**** Excerpted text

Steven Liu's creations show his eagerness to preserve culinary traditions but give them a new twist.Photos by Fan Zhen / China Daily

He enrolled in Taiwan's top culinary school and was soon asking himself, "what would I like to be in the next 10 or 20 years?"

"I had lots of classmates staying in their comfort zone: Chinese cuisine. But I went for the most difficult: French cuisine — culinary art! This required lots of study, especially studying English," he says. "A lot of what I needed to know was published in French, so I started studying that, too."

Stanley Yen, a famous hotel CEO chairman, was a mentor and friend at that time. Yen said he could "smell" Liu's talent, telling him he could "go a long way" if he got on the right track. "But use your talent to go abroad," Yen told his protege, "and learn as much as you can."

So young Liu jumped at a job offer in Indonesia, and didn't get frustrated when his bosses at Bali's Club Med first put him to work as a scuba-diving instructor. He saw it as experience learning and working with a foreign culture and the corporation's Western corporate mindset.

********

• [Questions on the material]
a) List every person named in the profile of Steven Liu, including anyone named in the photo credit.
b) According to the profile of Steven Liu, what work did his bosses at Bali's Club Med first give him?
c) Resume the profile of Steven Liu from the point where it stops.
The records that follow are separate material and have no connection to the profile of Steven Liu.

**** Extracted data

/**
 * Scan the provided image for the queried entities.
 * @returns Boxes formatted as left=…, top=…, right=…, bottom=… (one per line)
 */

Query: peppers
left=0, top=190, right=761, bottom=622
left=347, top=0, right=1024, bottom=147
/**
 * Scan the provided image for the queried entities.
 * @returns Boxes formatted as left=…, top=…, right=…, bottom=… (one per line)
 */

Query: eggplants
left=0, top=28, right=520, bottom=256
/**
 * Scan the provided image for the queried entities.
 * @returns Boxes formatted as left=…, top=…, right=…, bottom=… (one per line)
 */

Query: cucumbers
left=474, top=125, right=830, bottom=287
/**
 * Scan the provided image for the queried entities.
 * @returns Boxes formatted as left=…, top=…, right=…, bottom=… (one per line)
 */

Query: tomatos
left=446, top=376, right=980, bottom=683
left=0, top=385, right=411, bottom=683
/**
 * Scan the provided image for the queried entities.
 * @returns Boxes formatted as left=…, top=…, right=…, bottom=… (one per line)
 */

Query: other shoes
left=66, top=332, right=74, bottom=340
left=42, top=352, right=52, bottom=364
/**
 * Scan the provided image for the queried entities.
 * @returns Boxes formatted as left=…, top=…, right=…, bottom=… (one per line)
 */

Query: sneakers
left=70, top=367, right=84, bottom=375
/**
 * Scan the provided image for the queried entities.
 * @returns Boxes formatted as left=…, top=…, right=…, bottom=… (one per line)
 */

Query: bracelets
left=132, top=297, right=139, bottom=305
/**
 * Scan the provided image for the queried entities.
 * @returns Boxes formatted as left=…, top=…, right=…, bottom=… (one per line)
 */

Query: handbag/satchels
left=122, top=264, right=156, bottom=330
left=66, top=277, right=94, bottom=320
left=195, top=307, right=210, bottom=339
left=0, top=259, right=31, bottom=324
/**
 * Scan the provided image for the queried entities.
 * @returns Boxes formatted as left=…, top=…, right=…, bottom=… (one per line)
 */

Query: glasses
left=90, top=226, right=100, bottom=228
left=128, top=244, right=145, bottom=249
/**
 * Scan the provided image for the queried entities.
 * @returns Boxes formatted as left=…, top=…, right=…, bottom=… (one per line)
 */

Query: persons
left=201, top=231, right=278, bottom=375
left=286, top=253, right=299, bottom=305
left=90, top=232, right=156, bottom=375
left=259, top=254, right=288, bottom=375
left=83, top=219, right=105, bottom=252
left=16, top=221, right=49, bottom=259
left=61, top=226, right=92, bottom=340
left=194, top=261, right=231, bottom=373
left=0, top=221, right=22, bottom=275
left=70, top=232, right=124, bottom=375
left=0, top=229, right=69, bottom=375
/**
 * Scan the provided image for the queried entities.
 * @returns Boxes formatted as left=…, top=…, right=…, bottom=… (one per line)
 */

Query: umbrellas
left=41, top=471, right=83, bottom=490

********

• [Your responses]
a) Steven Liu, Fan Zhen, Stanley Yen

b) They first put him to work as a scuba-diving instructor.

c)
The luckiest day of his life came when he was back working in Taipei, and London's classy Savoy hotel launched an exchange with the hotel where Liu was working, bringing a monthlong introduction to British afternoon tea to Taipei.

Liu says he attached himself to the visitors like a barnacle, helping them organize and set up, running market errands for them, and asking a thousand questions.

The night before the British hotel team returned home, the managing director asked, "Steven, would you like to come to London, to work for the Savoy?"

Liu says he didn't take the suggestion that seriously, imagining his resume at the legendary hotel in a pile of more qualified candidates. But two weeks later he had a firm offer, and he was heading to England.

Keeping it simple

Steven Liu's creations show his eagerness to preserve culinary traditions but give them a new twist.Photos by Fan Zhen / China Daily

The only Asian in a kitchen with dozens of chefs, he loved being part of a new environment within an old tradition.

"The British are very proud of their culture. Mince pie?" he asks rhetorically. "We've been doing it the same way since 150 years back, the same recipe, without thinking it could be changed to be more suitable for modern tastes. But we could, and we did."

Liu's eagerness to preserve culinary icons but give them a new twist stood him in good stead when he joined Fairmont — first in Dubai and later at the company's landmark Peace Hotel in Shanghai. It helped that the Peace Hotel's many traditions include its stature as an international meeting place, where East-meets-West.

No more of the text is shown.